One thing to note: this little guy actually has some torque, and was pushing a small trash can around like it was nothing. There’s a risk that light or small decorations or containers could be knocked over, though the robot was gentle as a rule with table legs and walls (no need to worry about marks). It also will push open doors that aren’t actually closed. A virtual wall or something would have been nice.

I don’t have any rugs or carpeted rooms, but I know many others do, and it’s worth saying that as long as this guy can navigate around them, it will simply treat them as “walls,” but will not clean them. I suspect it might leave a few dustballs on the tassels.

The mopping function is… well, I wouldn’t call it mopping. It’s rubbing with a damp cloth. Sometimes that’s a good thing, but it’s not going to pick up dried coffee stains or anything. Using a different cloth and a more scrubby pattern makes it good for wiping down kitchen floors that may be tacky from drops of juice and such, but it doesn’t have nearly the mopping power of a Scooba (of course, it’s simpler and cheaper as well).

The Mint lasts about 3 hours on a charge according to the manual, which seemed about right to me. It moves pretty quickly, and managed to sweep my place twice and mop the kitchen twice before running down. Charging could be prettier: the plug is on the Mint’s underside, so it has to sit on its head or lie on its back while charging. Not nearly as cool as the other robots’ automatic charging stations. The Mint does have a little handle, though, so you don’t have to pick it up by the “filthy rag” or “grit-covered wheels” components.

Another thing Mint lacks is the ability to schedule, though of course that wouldn’t make much sense when you have to change its little cloth. This isn’t a “set it and forget it” type of device, it’s one that does 90% of your work for you, but still needs a hand every once in a while.

Conclusion

While it’s not as powerful or automatic as the Roomba or Neato, I guarantee that the Mint is a valuable little device.
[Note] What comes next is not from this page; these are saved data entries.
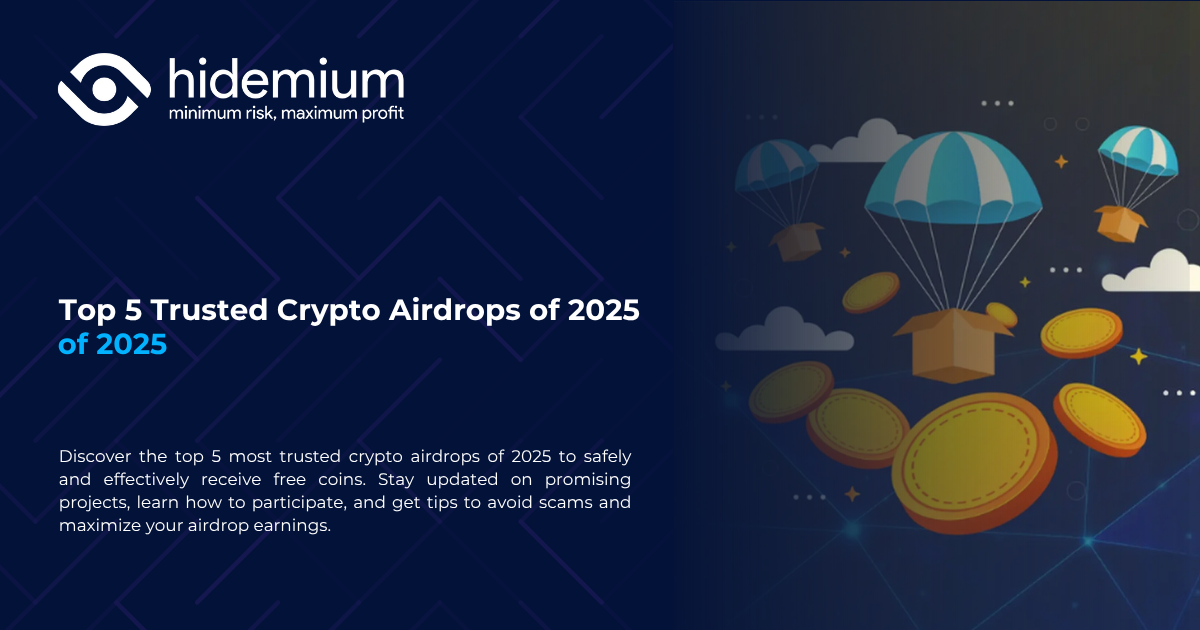 hidemium
minimum risk, maximum profit

Top 5 Trusted Crypto Airdrops of 2025
of 2025

Discover the top 5 most trusted crypto airdrops of 2025 to safely and effectively receive free coins. Stay updated on promising projects, learn how to participate, and get tips to avoid scams and maximize your airdrop earnings.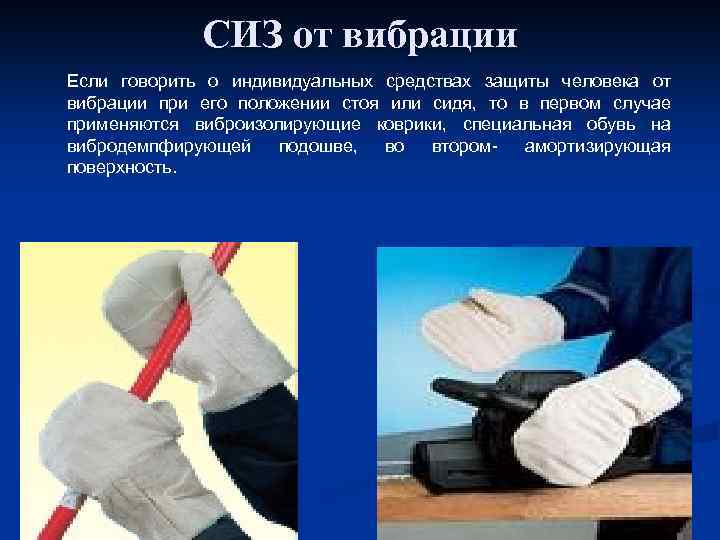 СИЗ от вибрации

Если говорить о индивидуальных средствах защиты человека от вибрации при его положении стоя или сидя, то в первом случае применяются виброизолирующие коврики, специальная обувь на вибродемпфирующей подошве, во втором- амортизирующая поверхность.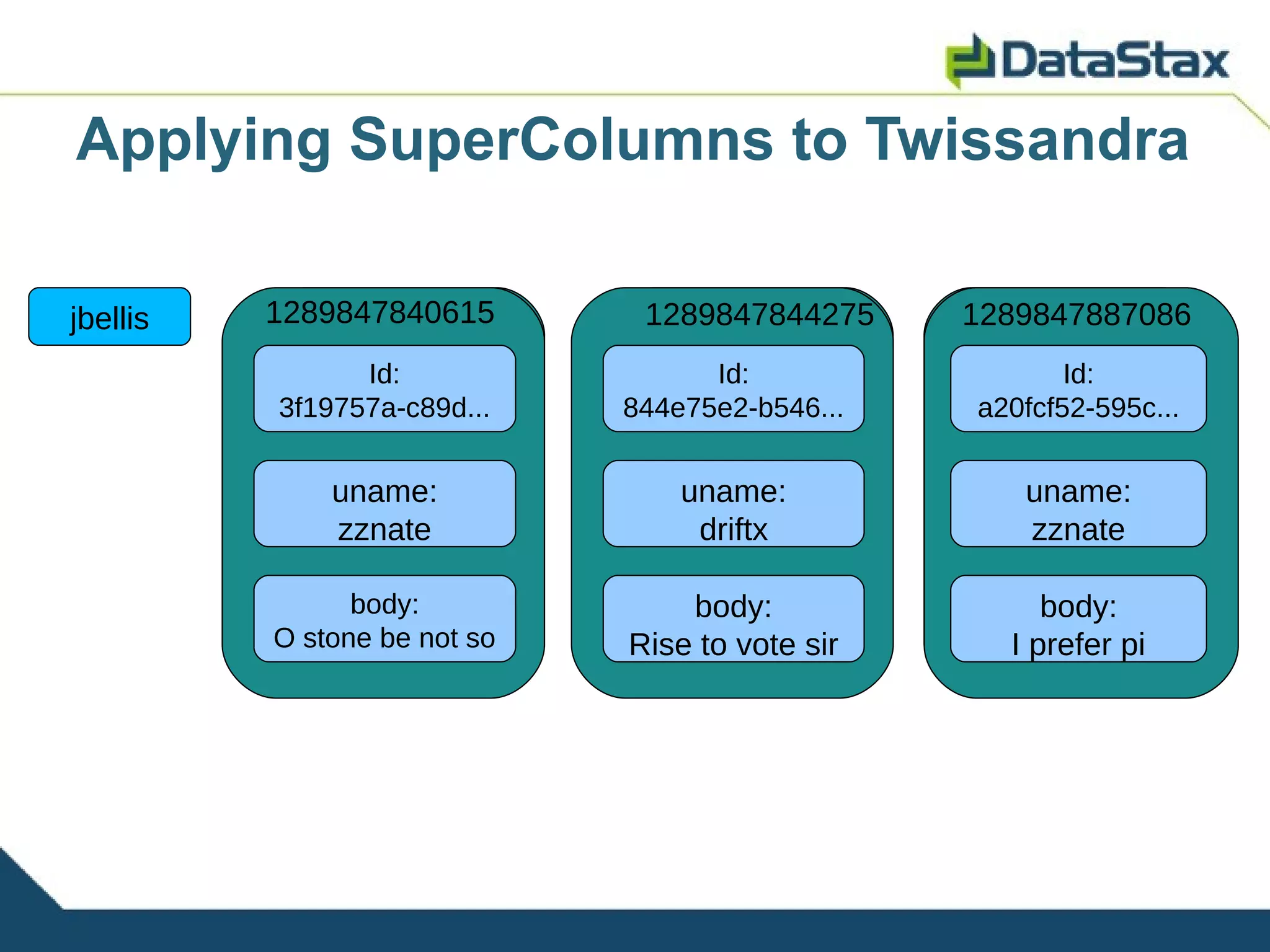 DataStax

Applying SuperColumns to Twissandra

jbellis

1289847840615

Id:
3f19757a-c89d...

uname:
zznate

body:
O stone be not so

1289847844275

Id:
844e75e2-b546...

uname:
driftx

body:
Rise to vote sir

1289847887086

Id:
a20fcf52-595c...

uname:
zznate

body:
I prefer pi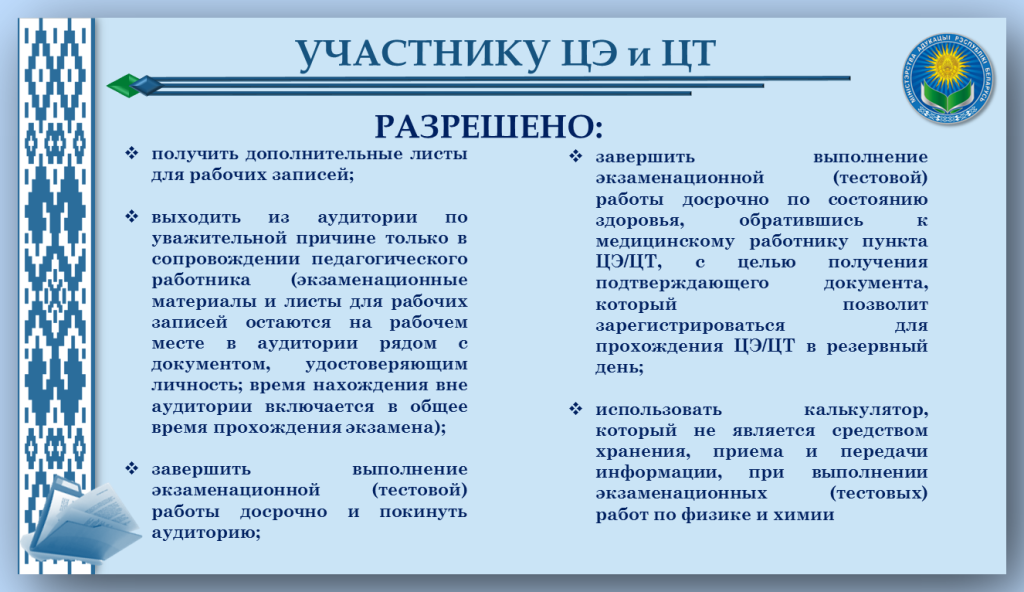 УЧАСТНИКУ ЦЭ и ЦТ

МІНІСТЭРСТВА АДУКАЦЫІ РЭСПУБЛІКІ БЕЛАРУСЬ

РАЗРЕШЕНО:

❖ получить дополнительные листы для рабочих записей;

❖ выходить из аудитории по уважительной причине только в сопровождении педагогического работника (экзаменационные материалы и листы для рабочих записей остаются на рабочем месте в аудитории рядом с документом, удостоверяющим личность; время нахождения вне аудитории включается в общее время прохождения экзамена);

❖ завершить выполнение экзаменационной (тестовой) работы досрочно и покинуть аудиторию;

❖ завершить выполнение экзаменационной (тестовой) работы досрочно по состоянию здоровья, обратившись к медицинскому работнику пункта ЦЭ/ЦТ, с целью получения подтверждающего документа, который позволит зарегистрироваться для прохождения ЦЭ/ЦТ в резервный день;

❖ использовать калькулятор, который не является средством хранения, приема и передачи информации, при выполнении экзаменационных (тестовых) работ по физике и химии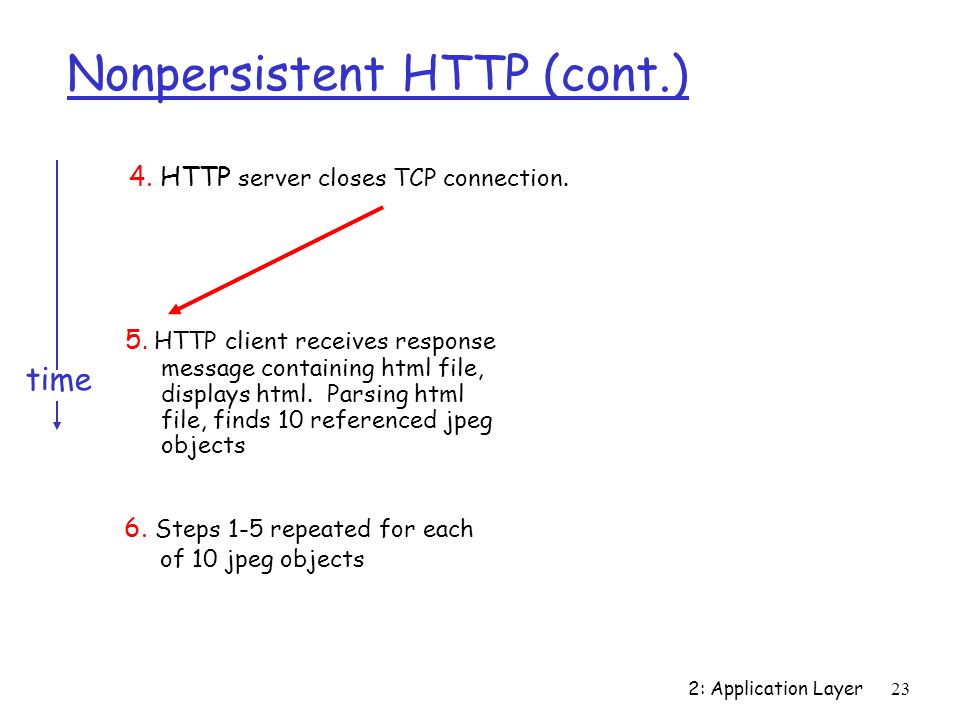 Nonpersistent HTTP (cont.)

4. HTTP server closes TCP connection.

time

5. HTTP client receives response message containing html file, displays html. Parsing html file, finds 10 referenced jpeg objects

6. Steps 1-5 repeated for each of 10 jpeg objects

2: Application Layer 23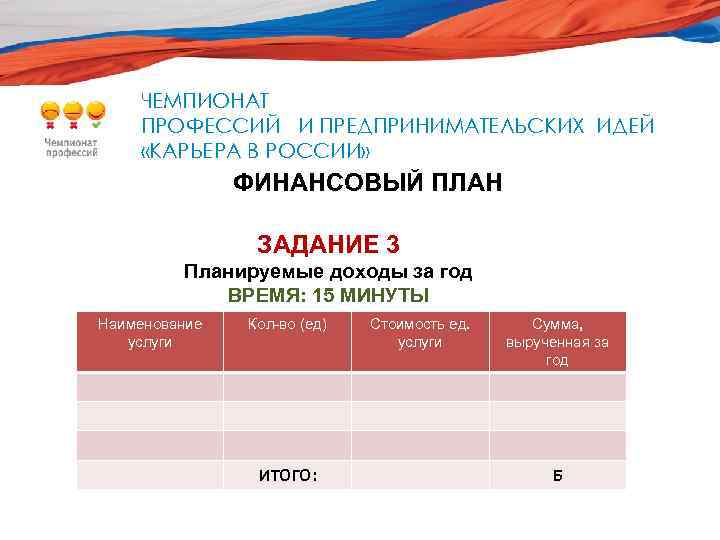 Чемпионат профессий

ЧЕМПИОНАТ
ПРОФЕССИЙ И ПРЕДПРИНИМАТЕЛЬСКИХ ИДЕЙ
«КАРЬЕРА В РОССИИ»

ФИНАНСОВЫЙ ПЛАН

ЗАДАНИЕ 3
Планируемые доходы за год
ВРЕМЯ: 15 МИНУТЫ

| Наименование услуги | Кол-во (ед) | Стоимость ед. услуги | Сумма, вырученная за год |
|---|---|---|---|
| | | | |
| | | | |
| | | | |
| | ИТОГО: | | Б |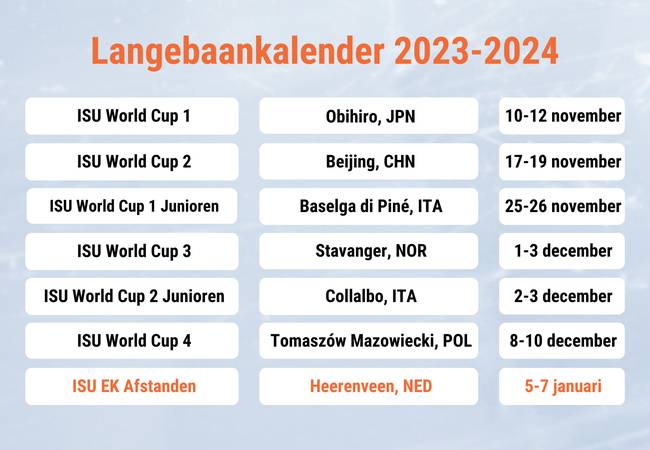 Langebaankalender 2023-2024

| | | |
|---|---|---|
| ISU World Cup 1 | Obihiro, JPN | 10-12 november |
| ISU World Cup 2 | Beijing, CHN | 17-19 november |
| ISU World Cup 1 Junioren | Baselga di Piné, ITA | 25-26 november |
| ISU World Cup 3 | Stavanger, NOR | 1-3 december |
| ISU World Cup 2 Junioren | Collalbo, ITA | 2-3 december |
| ISU World Cup 4 | Tomaszów Mazowiecki, POL | 8-10 december |
| ISU EK Afstanden | Heerenveen, NED | 5-7 januari |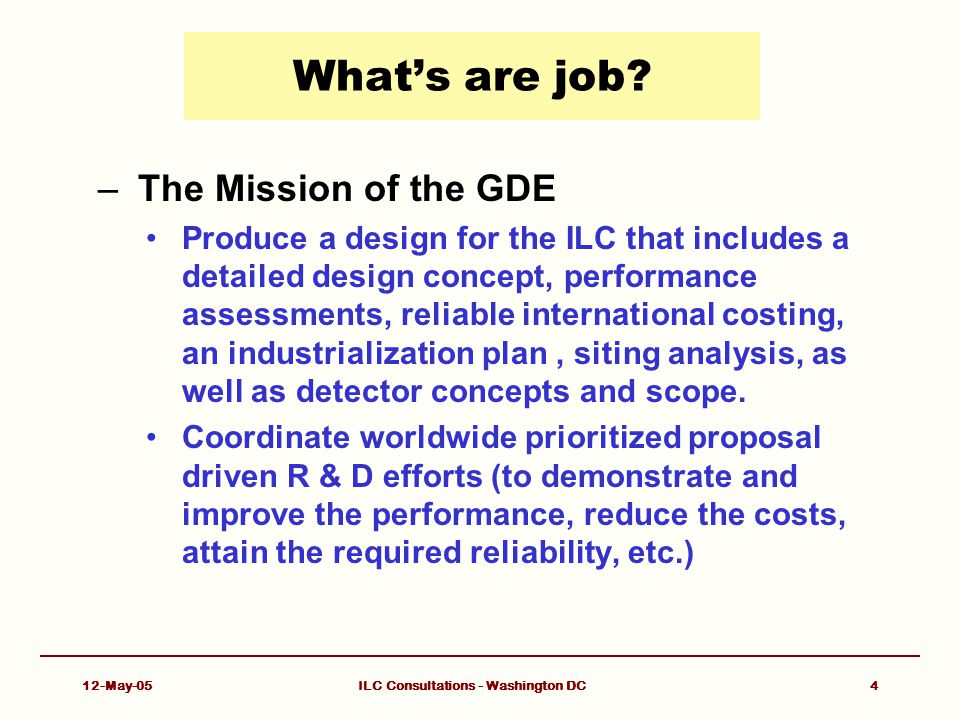 What's are job?

– The Mission of the GDE

• Produce a design for the ILC that includes a detailed design concept, performance assessments, reliable international costing, an industrialization plan , siting analysis, as well as detector concepts and scope.

• Coordinate worldwide prioritized proposal driven R & D efforts (to demonstrate and improve the performance, reduce the costs, attain the required reliability, etc.)

12-May-05

ILC Consultations - Washington DC

4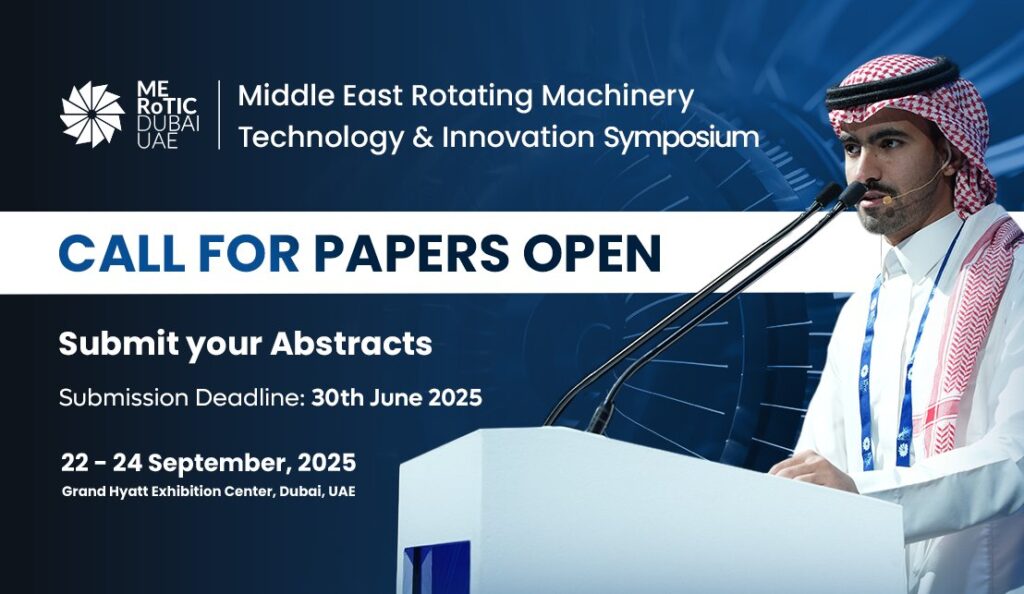 ME RoTIC DUBAI UAE

Middle East Rotating Machinery Technology & Innovation Symposium

CALL FOR PAPERS OPEN

Submit your Abstracts

Submission Deadline: 30th June 2025

22 - 24 September, 2025

Grand Hyatt Exhibition Center, Dubai, UAE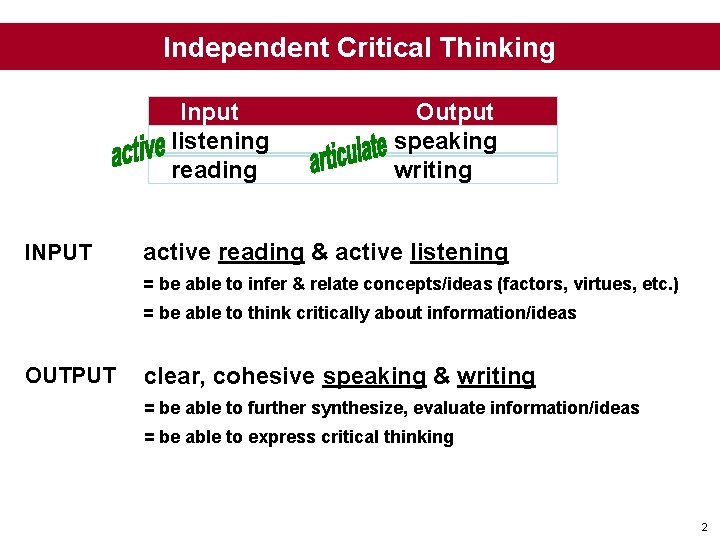 Independent Critical Thinking

| Input | Output |
|---|---|
| listening | speaking |
| reading | writing |

active

articulate

INPUT active reading & active listening
= be able to infer & relate concepts/ideas (factors, virtues, etc.)
= be able to think critically about information/ideas

OUTPUT clear, cohesive speaking & writing
= be able to further synthesize, evaluate information/ideas
= be able to express critical thinking

2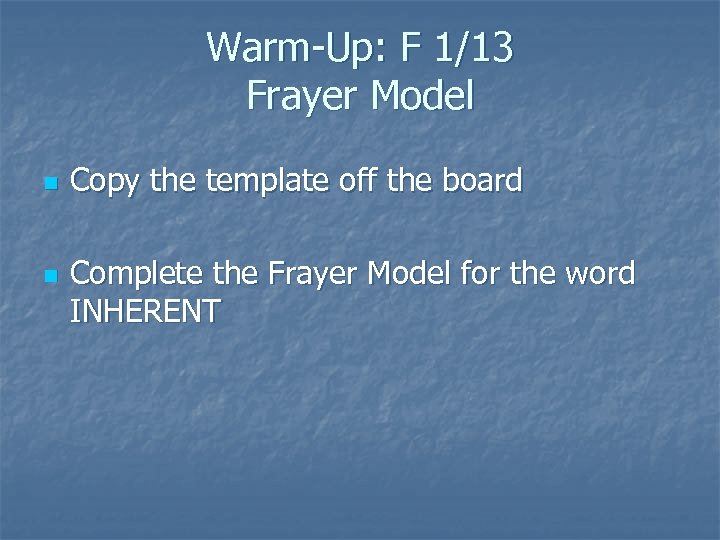 Warm-Up: F 1/13
Frayer Model

Copy the template off the board

Complete the Frayer Model for the word INHERENT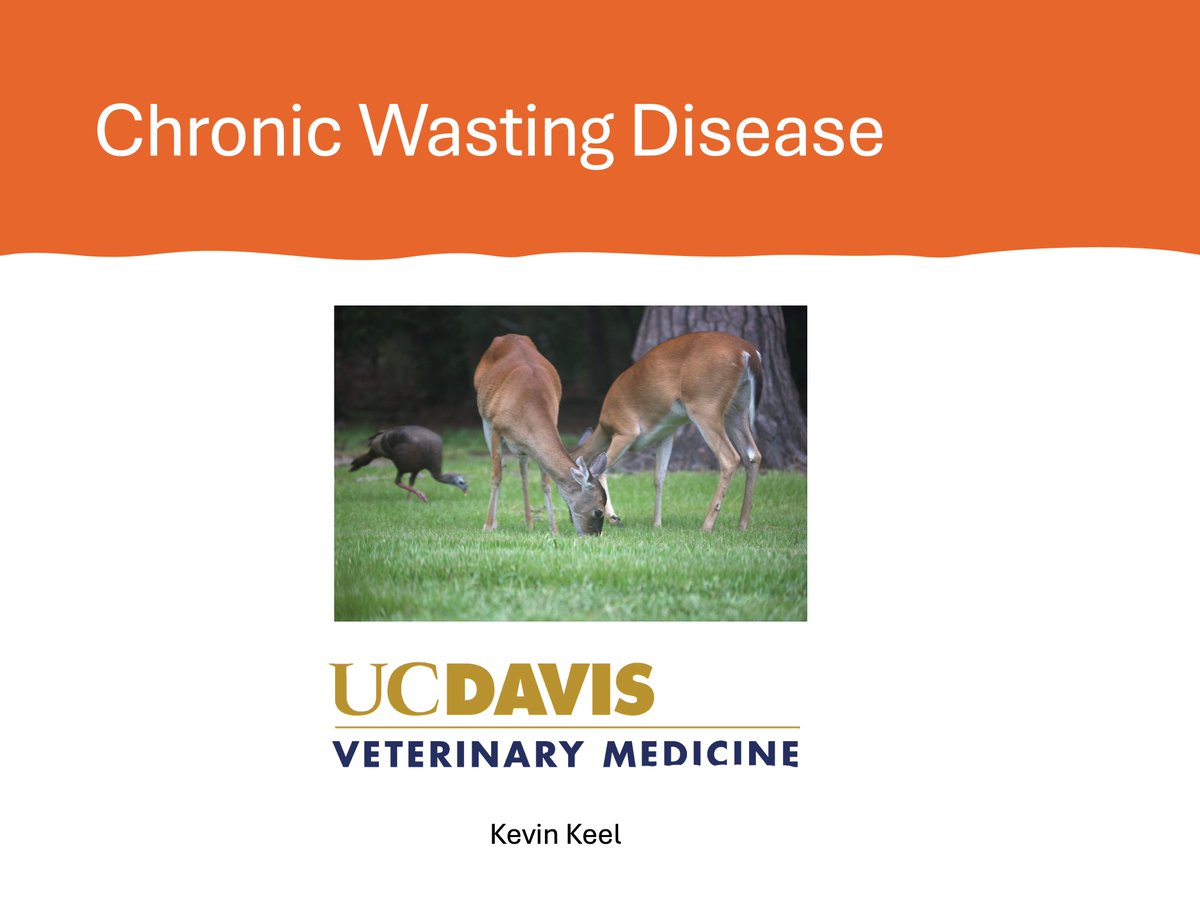 Chronic Wasting Disease

UCDAVIS
VETERINARY MEDICINE

Kevin Keel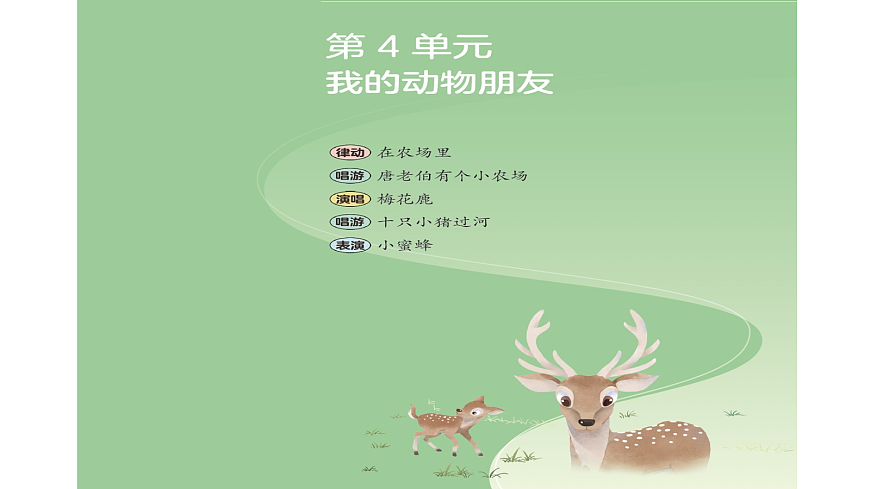 第 4 单元
我的动物朋友

律动 在农场里
唱游 唐老伯有个小农场
演唱 梅花鹿
唱游 十只小猪过河
表演 小蜜蜂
Because it uses cloth, it picks up a huge amount of dust that even vacuum cleaners would miss, and it navigates intelligently enough that you don’t have to worry about whether a part of the room will be neglected. That said, it also requires more from the user: a conscious “time to get out the robot” effort and constant replacing or washing of the cloths might be too great a sacrifice of convenience for people who want a truly hands-off cleaning bot. But for a guy like me, who has all wood floors and whose priority is eliminating dust, and who doesn’t mind a little light maintenance, it’s a great option.